CONGRESS, under terms of the Alaska native Claims Settlement Act of 1971, has until the end of 1978 to make a judgment on the future use of 100 million or so acres of public land. In a markeup session a few days ago, a House subcommittee dealt with the question of subsistence resources and native peoples. Subsistence, generally defined, involves the use of those natural resources that natives have traditionally needed to secure their food and clothing.
To the pleasant surprise of many, the debate on subsistence that could have turned into a bitter and divisive standoff actually became a means of reaching an agreement that isb oth sensitive to the political realities of Alaska and fair to the natives. Both Republican Rep. Don Young, the state's only member in the House, and the Sierra Club - the chills between the two are often like a North Slope wind - praised the compromise reached by the subcommittee. It pleased Mr. Young, for example, the programs involving subsistence hunting will be controlled by Alaska's fish and game authorities; conservationists took comfort in provisions that call for oversight powers for the Interior Department. Thus, the state agencies retain their independence, but not without being accountable to the federal department charged with protecting public lands.
The subcommittee handled fairly the issue of the relationship between state officials and the natives by requiring that people in the rural areas have a voice in decisions involving fish an game. In the past, the views of Eskimos, Indians and Aleuts have tended to be overlooked. As for what other considerations are due the natives, the compromise provides more for special situations than special privileges.
For example, on those occasions when there is a scarcity of available fish and game, access to the latter would be determined by such criteria as local residency (people who live in a particular rural village would have more access rights than those in the larger urban communities) and economic dependence.
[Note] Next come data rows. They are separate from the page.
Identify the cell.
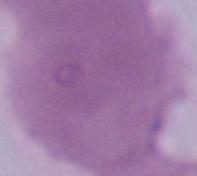
This is an erythrocyte.

magnification = 1000x
modality = micrographReport the malaria status of this cell.
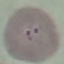

Uninfected.

Summary:
  - Image type: automatically extracted cell patch, resized to 64 × 64 pixels
  - Capture: smartphone camera at the microscope eyepiece
  - Stain: Giemsa
  - Preparation: thin smearIdentify the preparation type.
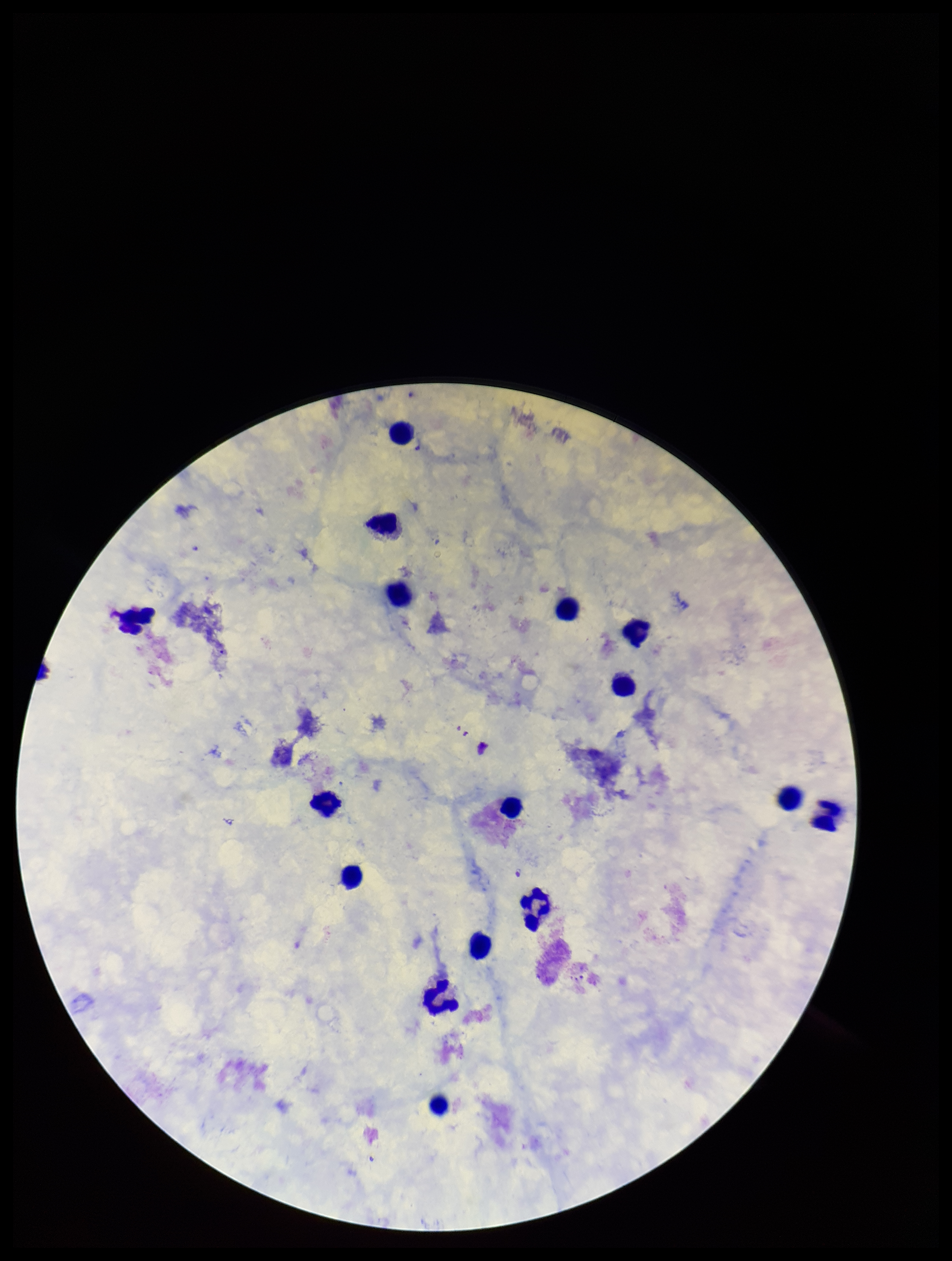
It is a thick blood smear.

{
  "patient_malaria_status": "positive",
  "stain": "Giemsa",
  "leukocyte_count": 16,
  "field_of_view": "single",
  "image_size": "952×1261 pixels",
  "plasmodium_parasites": "none detected",
  "species_reported_for_this_patient": "Plasmodium falciparum",
  "capture": "smartphone photograph through the microscope eyepiece",
  "parasite_count": 0
}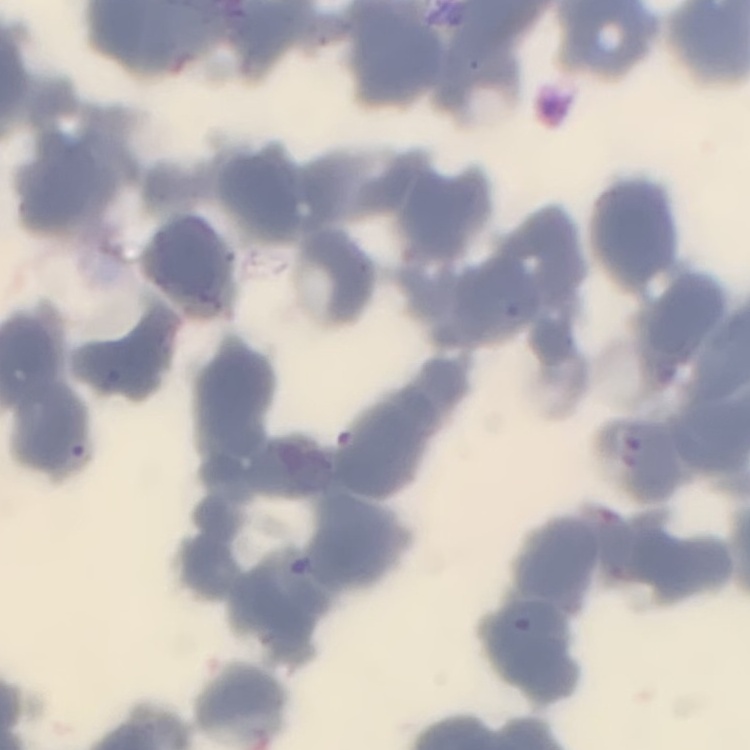

red blood cell morphology = rouleaux formation
preparation = thin peripheral smear
stain = Field's or Giemsa
image type = one tile cut from a larger photomicrograph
Almost a year of negotiations went into the subsistence question. The issue arose repeatedly when hearings and field trips were conducted last spring and summer throughout Alaska by Rep. John Seiberling (D-Ohio) and his subcommittee. The diligence of the subcommittee in going into the field has paid off, at least in the position it reached about subsistence. If the same spirit persists throughtout the rest of the debate, Alaskans will have been well served by Congress.